Senior Sam Bates stays hydrated as she drinks water in her car. It's important for all students to stay hydrated throughout the day.

photo by Sam Bates

Senior Sam Bates stays hydrated as she drinks water in her car. It's important for all students to stay hydrated throughout the day.

Emily Cosio, Staff Reporter

For senior Sam Bates, water polo practice may have began with sprints, but it ended in agony. As she was swimming during her practice, a wincing pain was coming from lower leg, continuing to trot through the water became a struggle as Bates used the last of her energy to get out of the pool.

Throughout a person’s life, they are always told to drink eight full cups a day of water. Although it’s something seemingly everybody knows, dehydration can be life-threatening. The importance of drinking water becomes even more critical when a person has an active lifestyle, especially when it comes to living in Florida.

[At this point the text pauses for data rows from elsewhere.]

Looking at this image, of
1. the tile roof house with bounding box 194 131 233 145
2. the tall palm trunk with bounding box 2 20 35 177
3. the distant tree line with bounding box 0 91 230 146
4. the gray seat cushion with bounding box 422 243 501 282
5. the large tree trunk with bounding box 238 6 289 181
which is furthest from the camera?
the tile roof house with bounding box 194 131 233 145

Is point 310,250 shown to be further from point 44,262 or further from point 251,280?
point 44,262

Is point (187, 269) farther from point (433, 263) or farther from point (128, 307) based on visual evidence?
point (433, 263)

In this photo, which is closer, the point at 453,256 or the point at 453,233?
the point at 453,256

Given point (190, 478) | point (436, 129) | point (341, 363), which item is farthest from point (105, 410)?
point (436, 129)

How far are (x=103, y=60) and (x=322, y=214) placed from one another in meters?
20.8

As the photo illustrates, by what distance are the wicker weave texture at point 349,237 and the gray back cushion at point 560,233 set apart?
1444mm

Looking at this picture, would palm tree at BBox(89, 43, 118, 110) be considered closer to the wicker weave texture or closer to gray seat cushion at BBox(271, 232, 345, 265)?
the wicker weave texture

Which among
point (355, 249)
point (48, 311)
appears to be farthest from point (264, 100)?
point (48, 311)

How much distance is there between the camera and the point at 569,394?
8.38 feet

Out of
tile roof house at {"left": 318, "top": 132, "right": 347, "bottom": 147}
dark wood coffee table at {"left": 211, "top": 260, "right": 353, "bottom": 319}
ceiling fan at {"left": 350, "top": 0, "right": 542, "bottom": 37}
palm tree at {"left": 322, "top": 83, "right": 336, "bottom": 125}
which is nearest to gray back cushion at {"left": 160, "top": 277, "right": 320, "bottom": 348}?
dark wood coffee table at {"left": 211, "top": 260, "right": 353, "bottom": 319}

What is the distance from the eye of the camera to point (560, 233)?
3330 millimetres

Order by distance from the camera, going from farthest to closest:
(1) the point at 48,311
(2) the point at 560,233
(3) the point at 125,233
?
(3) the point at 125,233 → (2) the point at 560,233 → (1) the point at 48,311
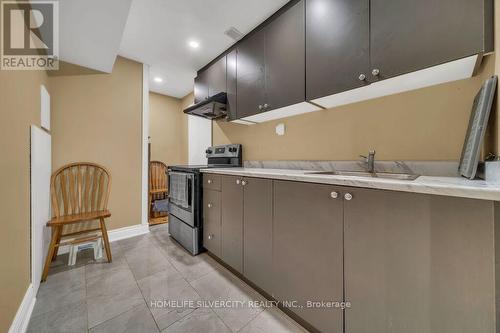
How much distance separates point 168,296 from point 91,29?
224cm

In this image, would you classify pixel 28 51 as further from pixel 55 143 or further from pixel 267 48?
pixel 267 48

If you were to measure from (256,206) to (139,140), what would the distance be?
219 cm

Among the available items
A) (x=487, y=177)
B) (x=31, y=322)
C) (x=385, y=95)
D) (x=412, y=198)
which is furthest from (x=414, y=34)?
(x=31, y=322)

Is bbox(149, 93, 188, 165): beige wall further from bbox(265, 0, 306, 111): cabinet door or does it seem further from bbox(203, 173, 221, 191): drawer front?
bbox(265, 0, 306, 111): cabinet door

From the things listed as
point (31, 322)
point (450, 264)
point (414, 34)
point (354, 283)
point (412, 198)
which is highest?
point (414, 34)

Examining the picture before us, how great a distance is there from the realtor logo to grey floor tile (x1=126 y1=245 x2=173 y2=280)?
5.49ft

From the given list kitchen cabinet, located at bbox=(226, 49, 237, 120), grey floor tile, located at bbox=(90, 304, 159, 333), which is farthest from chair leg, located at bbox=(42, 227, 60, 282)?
kitchen cabinet, located at bbox=(226, 49, 237, 120)

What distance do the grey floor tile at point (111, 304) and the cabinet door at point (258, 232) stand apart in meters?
0.83

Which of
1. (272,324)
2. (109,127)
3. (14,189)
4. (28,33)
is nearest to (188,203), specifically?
(14,189)

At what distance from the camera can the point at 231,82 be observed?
2090 mm

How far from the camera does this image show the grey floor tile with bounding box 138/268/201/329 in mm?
1205

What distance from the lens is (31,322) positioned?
114 centimetres

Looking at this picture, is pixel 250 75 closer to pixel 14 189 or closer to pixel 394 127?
pixel 394 127

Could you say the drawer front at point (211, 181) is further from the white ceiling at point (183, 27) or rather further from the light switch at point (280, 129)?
the white ceiling at point (183, 27)
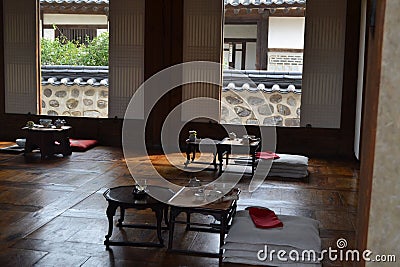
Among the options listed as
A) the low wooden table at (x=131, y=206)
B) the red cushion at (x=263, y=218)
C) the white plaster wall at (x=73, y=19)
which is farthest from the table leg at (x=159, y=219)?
the white plaster wall at (x=73, y=19)

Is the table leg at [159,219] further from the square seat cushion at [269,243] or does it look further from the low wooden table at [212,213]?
the square seat cushion at [269,243]

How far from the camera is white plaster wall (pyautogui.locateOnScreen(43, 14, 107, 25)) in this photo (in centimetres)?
965

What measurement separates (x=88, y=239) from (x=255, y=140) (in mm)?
3209

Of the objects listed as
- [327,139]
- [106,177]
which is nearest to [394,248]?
[106,177]

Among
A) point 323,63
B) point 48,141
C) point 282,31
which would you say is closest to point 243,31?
point 282,31

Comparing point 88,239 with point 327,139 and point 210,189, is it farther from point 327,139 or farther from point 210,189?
point 327,139

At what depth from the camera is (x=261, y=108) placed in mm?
8320

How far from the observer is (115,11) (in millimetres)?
7887

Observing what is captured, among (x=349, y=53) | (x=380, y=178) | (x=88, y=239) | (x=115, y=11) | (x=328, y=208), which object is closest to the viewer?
(x=380, y=178)

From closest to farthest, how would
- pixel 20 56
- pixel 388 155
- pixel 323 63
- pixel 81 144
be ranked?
1. pixel 388 155
2. pixel 323 63
3. pixel 81 144
4. pixel 20 56

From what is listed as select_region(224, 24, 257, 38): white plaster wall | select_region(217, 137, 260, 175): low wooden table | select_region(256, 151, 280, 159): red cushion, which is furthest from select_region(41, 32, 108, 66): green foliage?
select_region(256, 151, 280, 159): red cushion

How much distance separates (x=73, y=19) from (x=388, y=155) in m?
9.32

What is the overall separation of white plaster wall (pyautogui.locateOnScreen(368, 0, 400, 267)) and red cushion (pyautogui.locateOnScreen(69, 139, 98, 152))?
653 centimetres

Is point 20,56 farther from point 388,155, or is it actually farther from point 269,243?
point 388,155
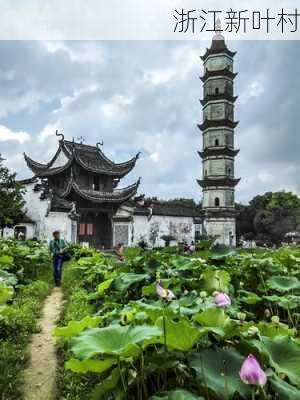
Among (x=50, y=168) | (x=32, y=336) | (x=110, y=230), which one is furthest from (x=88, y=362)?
(x=50, y=168)

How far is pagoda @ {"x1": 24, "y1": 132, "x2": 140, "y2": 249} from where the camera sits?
2383 centimetres

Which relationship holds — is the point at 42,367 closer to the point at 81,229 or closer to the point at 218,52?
the point at 81,229

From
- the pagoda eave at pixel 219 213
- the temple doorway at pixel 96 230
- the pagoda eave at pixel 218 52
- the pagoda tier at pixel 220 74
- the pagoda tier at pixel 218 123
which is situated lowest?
the temple doorway at pixel 96 230

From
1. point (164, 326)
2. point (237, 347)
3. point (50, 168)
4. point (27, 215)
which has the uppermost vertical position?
point (50, 168)

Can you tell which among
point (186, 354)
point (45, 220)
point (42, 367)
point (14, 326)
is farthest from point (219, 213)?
point (186, 354)

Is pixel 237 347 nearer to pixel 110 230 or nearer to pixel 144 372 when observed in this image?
pixel 144 372

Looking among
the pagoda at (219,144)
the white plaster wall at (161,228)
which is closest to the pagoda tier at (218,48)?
the pagoda at (219,144)

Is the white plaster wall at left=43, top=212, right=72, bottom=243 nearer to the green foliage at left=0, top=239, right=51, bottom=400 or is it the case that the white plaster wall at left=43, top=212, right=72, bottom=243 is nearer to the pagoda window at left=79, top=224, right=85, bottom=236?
the pagoda window at left=79, top=224, right=85, bottom=236

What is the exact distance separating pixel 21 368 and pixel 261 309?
2.20m

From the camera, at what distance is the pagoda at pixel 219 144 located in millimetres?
32219

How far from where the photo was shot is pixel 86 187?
87.6 feet

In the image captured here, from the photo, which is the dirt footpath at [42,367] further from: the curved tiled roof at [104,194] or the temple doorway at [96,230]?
the temple doorway at [96,230]

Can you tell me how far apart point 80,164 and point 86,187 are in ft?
5.70

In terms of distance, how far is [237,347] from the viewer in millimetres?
1947
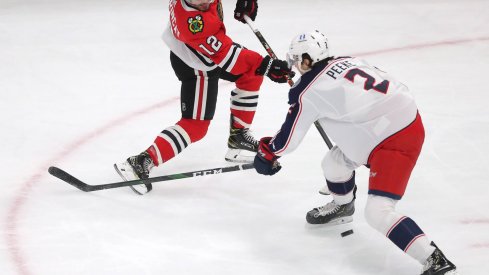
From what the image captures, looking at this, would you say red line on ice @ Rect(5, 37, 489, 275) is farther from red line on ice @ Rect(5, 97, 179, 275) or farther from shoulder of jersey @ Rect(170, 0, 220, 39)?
shoulder of jersey @ Rect(170, 0, 220, 39)

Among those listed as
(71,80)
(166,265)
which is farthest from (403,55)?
(166,265)

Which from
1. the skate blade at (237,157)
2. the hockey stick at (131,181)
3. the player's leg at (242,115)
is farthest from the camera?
the skate blade at (237,157)

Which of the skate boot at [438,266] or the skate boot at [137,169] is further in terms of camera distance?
the skate boot at [137,169]

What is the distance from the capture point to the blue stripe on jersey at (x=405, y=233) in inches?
104

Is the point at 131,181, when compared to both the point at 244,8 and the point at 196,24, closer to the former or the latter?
the point at 196,24

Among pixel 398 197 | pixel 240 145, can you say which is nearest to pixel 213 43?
pixel 240 145

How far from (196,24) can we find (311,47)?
0.65 m

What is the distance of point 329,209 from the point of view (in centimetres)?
314

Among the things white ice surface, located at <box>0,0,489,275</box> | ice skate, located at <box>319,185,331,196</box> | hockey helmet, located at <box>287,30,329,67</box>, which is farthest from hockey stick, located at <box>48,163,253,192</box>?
hockey helmet, located at <box>287,30,329,67</box>

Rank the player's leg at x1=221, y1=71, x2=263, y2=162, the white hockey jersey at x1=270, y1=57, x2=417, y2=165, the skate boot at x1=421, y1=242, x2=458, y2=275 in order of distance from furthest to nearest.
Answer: the player's leg at x1=221, y1=71, x2=263, y2=162
the white hockey jersey at x1=270, y1=57, x2=417, y2=165
the skate boot at x1=421, y1=242, x2=458, y2=275

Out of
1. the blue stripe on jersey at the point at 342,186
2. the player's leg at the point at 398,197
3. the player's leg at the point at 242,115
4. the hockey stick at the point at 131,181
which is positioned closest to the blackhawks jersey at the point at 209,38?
the player's leg at the point at 242,115

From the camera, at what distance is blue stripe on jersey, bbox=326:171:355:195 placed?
3.02m

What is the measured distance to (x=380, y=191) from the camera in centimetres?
271

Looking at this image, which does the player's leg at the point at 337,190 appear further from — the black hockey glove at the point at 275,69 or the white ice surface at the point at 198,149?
the black hockey glove at the point at 275,69
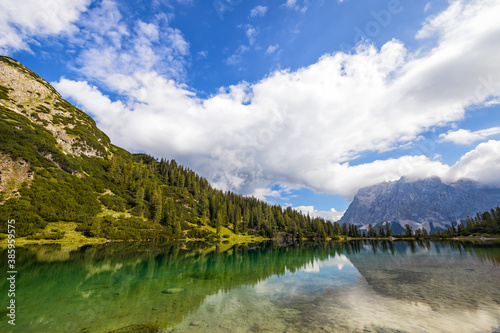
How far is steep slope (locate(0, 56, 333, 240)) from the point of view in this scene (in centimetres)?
8094

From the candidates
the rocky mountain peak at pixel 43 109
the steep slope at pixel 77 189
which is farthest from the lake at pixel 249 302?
the rocky mountain peak at pixel 43 109

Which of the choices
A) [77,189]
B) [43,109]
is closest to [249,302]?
[77,189]

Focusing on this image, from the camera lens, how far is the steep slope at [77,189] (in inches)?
3187

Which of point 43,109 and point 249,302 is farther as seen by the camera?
point 43,109

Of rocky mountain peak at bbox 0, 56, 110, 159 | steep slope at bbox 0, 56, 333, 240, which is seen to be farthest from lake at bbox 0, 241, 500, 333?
rocky mountain peak at bbox 0, 56, 110, 159

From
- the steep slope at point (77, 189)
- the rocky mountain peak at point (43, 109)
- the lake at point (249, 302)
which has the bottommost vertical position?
the lake at point (249, 302)

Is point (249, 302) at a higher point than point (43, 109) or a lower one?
lower

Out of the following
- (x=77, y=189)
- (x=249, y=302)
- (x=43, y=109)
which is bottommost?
(x=249, y=302)

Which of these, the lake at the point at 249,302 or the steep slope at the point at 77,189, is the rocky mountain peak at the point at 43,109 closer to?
the steep slope at the point at 77,189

“Through all of band camp everyone felt dehydrated because we were outside for really long periods of time,” sophomore Hannah VanHoozier said. “Some people had headaches and shortness of breath and it felt like we had no energy.”

The recommended amount of water a person should drink is half their weight in ounces. For example, if someone weighs 120 pounds, they should drink 60 ounces of water. It may sound difficult, but small adjustments to a person’s lifestyle can help them accomplish their goal. Keeping track of cups and ounces of water can be confusing, but there are many apps that record the amount of water consumed such as Daily Water Free and Carbodroid. Another way is to set timers as a reminder to drink water throughout the day.

Carrying a bottle to school, work and practice will allow a person to drink water no matter where they are.  Water can also be consumed by eating water-dense foods like watermelon, cucumbers and celery. Doing small things can help to prevent serious consequences.

Athletes use more energy since they are constantly moving and therefore perspire more heavily to keep their body cool. Coaches of various teams have seen multiple cases where students couldn’t play in practice or in a game. Some extreme cases have occurred when athletes have fainted.

“Players have cramped up and had to come out of games for extended periods of time,” basketball coach Josh Kohn said. “Keep in my mind that we are in Florida where temperatures are in the 80s and 90s and you will lose even more fluids in this environment.”

The idea of drinking enough water is simple enough; however, over half of teenagers do not get the amount of water that they need, according to American Journal of Public Health.

Teacher Jose Vasquez, who runs the JROTC program, has personally experienced cases where students don’t get the right amount of water.

“I have seen many instances when the students weren’t hydrated inside the classroom or during practice after school and the consequences were very bad, like passing-out and throwing-up,” Vasquez said. “Sometimes, they even end up in the emergency room.”

Dangers associated with not drinking enough water can be more extreme than just having a headache. A person can become weak, dizzy, confused, have palpitations and even faint. These symptoms can occur faster and harsher when a person is involved in sports.

“At Hagerty we all highly encourage hydration 150 percent every second to prevent potential accidents,” Vasquez said.

Drinking water prevents negative effects, but it also comes with it’s own benefits. A person who drinks lots of water performs better, loses more weight, and is less cranky. Being dehydrated can negatively affect a person’s mood, so if they drink more water they will be happier and think clearer. Also, drinking a cup of water before a meal can act as an appetite suppressant.

“I try to make sure  I drink two water bottles a day so I don’t get dehydrated again,” Bates said.